Additionally, the diastasis was reduced from 17 millimeters to just under 10 millimeters, the study states.
The author conducted a literature search using the Chiropractic Literature and PubMed.gov as part of this study. No previous literature was found concerning the chiropractic care of a patient with diastasis, and only two articles describing pelvic pain during pregnancy were found.
Other solutions for symphysis pubis diastasis
Symphysis pubis diastasis is defined as “a complication of pregnancy and vaginal delivery in which the pubic symphysis separates, resulting in acute pelvic pain.” In some cases, severe long-term consequences have been observed.2
While it is considered a rare cause of pelvic pain in pregnancy, it could be under diagnosed, the author suggests. Diagnosis is made based upon symptoms and radiography. Conservative treatment, where possible, is recommended, according to the study author.
Surgical intervention may be warranted for separations measuring greater than 25 millimeters, but it will interfere with breast-feeding due to analgesics, antibiotics and thromboembolic prophylaxis. Such intervention involving plate and screws necessitates caesarian section for future pregnancies, the study states.

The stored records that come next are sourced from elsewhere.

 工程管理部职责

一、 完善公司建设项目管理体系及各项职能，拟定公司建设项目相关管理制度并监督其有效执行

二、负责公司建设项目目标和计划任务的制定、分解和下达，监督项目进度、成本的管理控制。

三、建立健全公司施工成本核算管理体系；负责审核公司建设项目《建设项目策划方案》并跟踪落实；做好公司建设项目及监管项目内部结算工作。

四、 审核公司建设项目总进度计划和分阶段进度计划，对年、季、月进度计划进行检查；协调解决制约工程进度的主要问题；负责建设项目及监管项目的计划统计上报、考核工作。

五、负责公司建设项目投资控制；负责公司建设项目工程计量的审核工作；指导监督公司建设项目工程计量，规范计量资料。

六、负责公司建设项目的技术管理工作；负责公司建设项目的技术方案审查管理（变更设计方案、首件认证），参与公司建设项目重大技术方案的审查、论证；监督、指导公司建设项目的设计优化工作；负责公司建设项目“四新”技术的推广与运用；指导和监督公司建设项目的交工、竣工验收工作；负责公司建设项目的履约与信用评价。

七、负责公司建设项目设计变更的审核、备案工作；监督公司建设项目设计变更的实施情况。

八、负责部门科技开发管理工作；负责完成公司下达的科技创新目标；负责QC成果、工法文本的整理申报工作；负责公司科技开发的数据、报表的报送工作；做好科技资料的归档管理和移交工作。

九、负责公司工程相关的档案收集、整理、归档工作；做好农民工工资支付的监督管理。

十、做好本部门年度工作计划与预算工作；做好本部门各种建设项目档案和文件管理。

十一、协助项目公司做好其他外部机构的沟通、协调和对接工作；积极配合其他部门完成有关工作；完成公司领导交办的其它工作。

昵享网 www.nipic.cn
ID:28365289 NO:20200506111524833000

Small study sizes and low-quality study designs has made the use of TENS for specific conditions, such as back pain, controversial. This despite their analgesic affect on acute pain has been demonstrated through randomized control trails.3
According to this study, chiropractic care and specific stabilizing exercises reduced joint dysfunction at the lumbar, sacral and pelvic areas and appears to help reduce. This facilitated a return to normal activities for postpartum women.

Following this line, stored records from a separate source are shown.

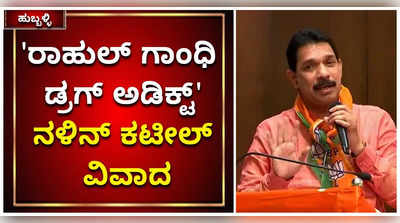 ಹುಬ್ಬಳ್ಳಿ

'ರಾಹುಲ್ ಗಾಂಧಿ ಡ್ರಗ್ ಅಡಿಕ್ಟ್' ನಳಿನ್ ಕಟೀಲ್ ವಿವಾದ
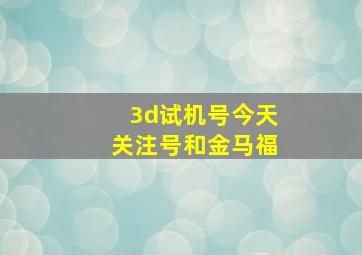 3d试机号今天
关注号和金马福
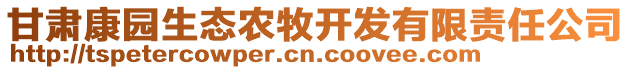 甘肃康园生态农牧开发有限责任公司
http://tspetercowper.cn.coovee.com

The author acknowledges that there is no way to know what intervention helped in this patient’s improvements or whether reduction in pain and decreased diastasis resulted from natural history. That said, the potential for long-term pain and disability indicates the need for further investigation. Continued collaboration between obstetricians, midwives, and chiropractors is encouraged.
1 Henry, Lucian, BSc, DC. Chiropractic management of postpartum pubic symphysis diastasis: a case report. J Can Chiropr Assoc. 2015 Mar;59(1): 30-36.
2 Scriven MW, Jones DA, McKnight L. The importance of pubic pain following childbirth: a clinical ultrasonographic study of diastasis of the pubic symphysis. JR
Soc Med. 1995;88:28–30.
3 DeSantana JM1, Walsh DM, Vance C, Rakel BA, Sluka KA. Effectiveness of
transcutaneous electrical nerve stimulation for treatment of hyperalgesia and
pain. Curr Rheumatol Rep. 2008 Dec;10(6):492–9.